Many of the challenges associated with the community association management profession have escalated during the COVID-19 pandemic as managers and management companies stepped up to guide communities with operational support and advice to prioritize the health, safety, and welfare of residents.
While most communities successfully adapted to conducting business during the global crisis, community managers have anecdotally reported higher levels of stress, anxiety, or burnout due to increased workloads, frequent encounters with upset residents, and balancing life at home.
The most challenging part of managing a community—which has been especially evident during the pandemic—is managing expectations, says Michael Dee, CMCA, AMS, a manager with FirstService Residential in Kansas City, Mo. “People come to us, and their expectation is that we have all the answers, that we’re the strong ones,” he says. “It was very difficult (in the beginning of the pandemic) because we were learning as we were going, so we had to be careful and calculated.”
Dee, who is part of FirstService’s senior leadership in Kansas City, says that the responsibility of putting together best practices for community managers to use during the height of the pandemic came with increased stress and pressure, leading to a moment last summer that he credits with showing him the need to be vulnerable.
“At one point, I was on the floor of my living room rocking back and forth because I was riddled with anxiety, thinking I was going to get fired and doubting that I was doing a good job,” he recalls. “And in that moment, the thought that came to me was, ‘Be vulnerable.
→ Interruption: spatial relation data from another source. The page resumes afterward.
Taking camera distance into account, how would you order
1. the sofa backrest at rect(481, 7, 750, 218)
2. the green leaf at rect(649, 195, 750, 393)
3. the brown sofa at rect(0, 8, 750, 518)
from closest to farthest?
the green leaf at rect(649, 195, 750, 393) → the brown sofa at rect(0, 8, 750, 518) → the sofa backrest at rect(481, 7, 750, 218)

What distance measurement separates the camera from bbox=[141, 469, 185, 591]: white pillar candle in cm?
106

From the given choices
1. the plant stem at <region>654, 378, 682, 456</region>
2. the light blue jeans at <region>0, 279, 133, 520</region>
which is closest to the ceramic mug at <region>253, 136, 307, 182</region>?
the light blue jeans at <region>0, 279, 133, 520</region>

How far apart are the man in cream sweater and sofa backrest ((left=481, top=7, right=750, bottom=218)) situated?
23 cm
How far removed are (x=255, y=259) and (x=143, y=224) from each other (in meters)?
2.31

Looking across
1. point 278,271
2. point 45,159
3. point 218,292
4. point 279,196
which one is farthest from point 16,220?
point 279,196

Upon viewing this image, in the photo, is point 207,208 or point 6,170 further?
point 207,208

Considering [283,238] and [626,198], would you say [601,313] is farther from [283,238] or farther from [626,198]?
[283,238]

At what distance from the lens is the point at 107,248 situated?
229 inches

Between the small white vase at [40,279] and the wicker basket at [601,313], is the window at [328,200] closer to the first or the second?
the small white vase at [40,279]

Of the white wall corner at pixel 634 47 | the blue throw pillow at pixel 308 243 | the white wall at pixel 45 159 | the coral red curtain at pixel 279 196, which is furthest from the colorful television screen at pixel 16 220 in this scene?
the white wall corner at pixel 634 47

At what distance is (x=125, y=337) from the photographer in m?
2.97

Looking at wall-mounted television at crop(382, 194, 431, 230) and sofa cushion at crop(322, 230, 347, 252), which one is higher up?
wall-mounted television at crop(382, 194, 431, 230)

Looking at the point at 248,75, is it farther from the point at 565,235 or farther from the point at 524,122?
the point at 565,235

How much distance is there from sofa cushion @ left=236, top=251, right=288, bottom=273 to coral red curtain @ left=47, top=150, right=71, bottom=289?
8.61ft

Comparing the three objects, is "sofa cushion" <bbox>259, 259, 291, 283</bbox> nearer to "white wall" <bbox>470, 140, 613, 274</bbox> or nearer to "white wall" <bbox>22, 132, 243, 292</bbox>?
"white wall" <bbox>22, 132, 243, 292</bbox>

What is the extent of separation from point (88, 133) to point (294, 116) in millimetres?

You’re not alone.’ ”
Dee shared how he felt with his immediate supervisor, then with people on his team. He says this has led to “embracing the power of vulnerability,” with the company organizing weekly virtual meetings where employees can share thoughts, feelings, or struggles and providing information on resources to benefit mental wellbeing. It also has led him to have more honest conversations with his team on prioritizing tasks that are critical to their goal of supporting community associations.
Providing a space where managers can be vulnerable and share insights with others in the profession allows them to feel heard and understood, says Kara Cermak, CMCA, AMS, PCAM, senior vice president of learning and development at RealManage in Palatine, Ill., and a CAI faculty member. “This particular job is incredibly stressful. It’s about recognizing that and knowing that you’re the kind of person who actually enjoys the challenge of making communities better,” she remarks.
Cermak says her company has informed employees of how they can take advantage of their health insurance benefits, including attending therapy sessions at a substantially discounted price and taking advantage of a physical health initiative that subsidizes the cost of a personal fitness trainer for those who register. “Now we have people who are (physically) healthier than they were before, and their mind is healthier too,” she notes.
When feeling overwhelmed, Cermak recommends breaking down a task into small steps. Completing it can help generate the momentum needed to make other tasks more manageable. However, managers also must recognize when they need to stop and take care of themselves so they can help their communities while feeling their best.
“As managers, we can help create a sense of belonging, support, and purpose. By doing that, we’re improving not just that community, but I’d like to believe that we’re improving society as well,” Cermak explains.
For Dee, it’s important that those in the management profession remember two things: You can’t give away what you don’t possess, and it’s alright to say ‘no.’ “Quit saying ‘yes’ to things just because you want to be liked, and instead say ‘yes’ to the things that you have control over and that you know you can do,” Dee says.